Saved data entries:
*** Block opens ***

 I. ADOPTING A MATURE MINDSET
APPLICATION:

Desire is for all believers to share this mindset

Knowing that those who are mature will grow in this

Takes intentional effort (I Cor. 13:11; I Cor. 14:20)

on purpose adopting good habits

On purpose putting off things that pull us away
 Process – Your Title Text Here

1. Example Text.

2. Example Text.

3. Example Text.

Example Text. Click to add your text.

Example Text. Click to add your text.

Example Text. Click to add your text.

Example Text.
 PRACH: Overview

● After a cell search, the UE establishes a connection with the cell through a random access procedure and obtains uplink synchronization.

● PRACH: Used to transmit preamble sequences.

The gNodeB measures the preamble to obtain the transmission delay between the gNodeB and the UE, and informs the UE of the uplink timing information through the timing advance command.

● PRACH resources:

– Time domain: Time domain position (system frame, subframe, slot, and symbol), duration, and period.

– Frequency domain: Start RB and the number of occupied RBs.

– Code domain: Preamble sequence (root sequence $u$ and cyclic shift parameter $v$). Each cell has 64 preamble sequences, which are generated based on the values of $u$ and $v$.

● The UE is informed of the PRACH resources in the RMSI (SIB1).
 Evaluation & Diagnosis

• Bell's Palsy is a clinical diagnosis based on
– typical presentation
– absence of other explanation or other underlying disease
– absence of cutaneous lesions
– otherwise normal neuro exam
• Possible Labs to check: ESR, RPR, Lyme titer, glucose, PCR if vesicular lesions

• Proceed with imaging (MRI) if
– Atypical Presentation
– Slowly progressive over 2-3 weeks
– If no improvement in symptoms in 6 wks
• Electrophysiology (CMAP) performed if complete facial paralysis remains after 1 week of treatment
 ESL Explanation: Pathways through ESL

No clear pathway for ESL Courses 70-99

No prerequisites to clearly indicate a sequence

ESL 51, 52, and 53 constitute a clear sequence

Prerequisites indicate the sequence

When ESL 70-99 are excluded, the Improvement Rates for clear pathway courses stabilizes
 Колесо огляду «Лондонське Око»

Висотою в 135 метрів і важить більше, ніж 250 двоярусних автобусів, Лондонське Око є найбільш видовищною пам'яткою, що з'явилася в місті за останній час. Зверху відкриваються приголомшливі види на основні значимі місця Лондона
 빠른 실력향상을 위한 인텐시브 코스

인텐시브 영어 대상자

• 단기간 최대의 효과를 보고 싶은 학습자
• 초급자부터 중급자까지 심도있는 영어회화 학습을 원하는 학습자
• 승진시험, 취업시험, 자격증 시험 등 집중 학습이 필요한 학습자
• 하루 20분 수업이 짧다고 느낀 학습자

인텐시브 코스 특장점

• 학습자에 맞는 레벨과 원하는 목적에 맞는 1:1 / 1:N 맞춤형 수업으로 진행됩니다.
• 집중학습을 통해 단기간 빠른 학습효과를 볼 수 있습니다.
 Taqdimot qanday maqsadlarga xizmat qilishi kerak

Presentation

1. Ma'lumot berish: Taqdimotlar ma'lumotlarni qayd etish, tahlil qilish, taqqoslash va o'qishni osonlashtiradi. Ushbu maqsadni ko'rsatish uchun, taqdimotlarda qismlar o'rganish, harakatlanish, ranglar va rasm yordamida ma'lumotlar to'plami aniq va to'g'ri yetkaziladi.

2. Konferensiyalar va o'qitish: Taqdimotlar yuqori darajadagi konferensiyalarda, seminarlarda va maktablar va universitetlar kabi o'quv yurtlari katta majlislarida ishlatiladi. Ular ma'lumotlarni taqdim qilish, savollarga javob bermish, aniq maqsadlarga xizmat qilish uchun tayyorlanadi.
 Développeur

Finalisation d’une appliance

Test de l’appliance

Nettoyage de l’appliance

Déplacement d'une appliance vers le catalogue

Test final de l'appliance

*** Block closes ***

● **Work instructions**
What must be returned is only the number of lines in the records that hold the word "domain".

● **Exercise answer**
3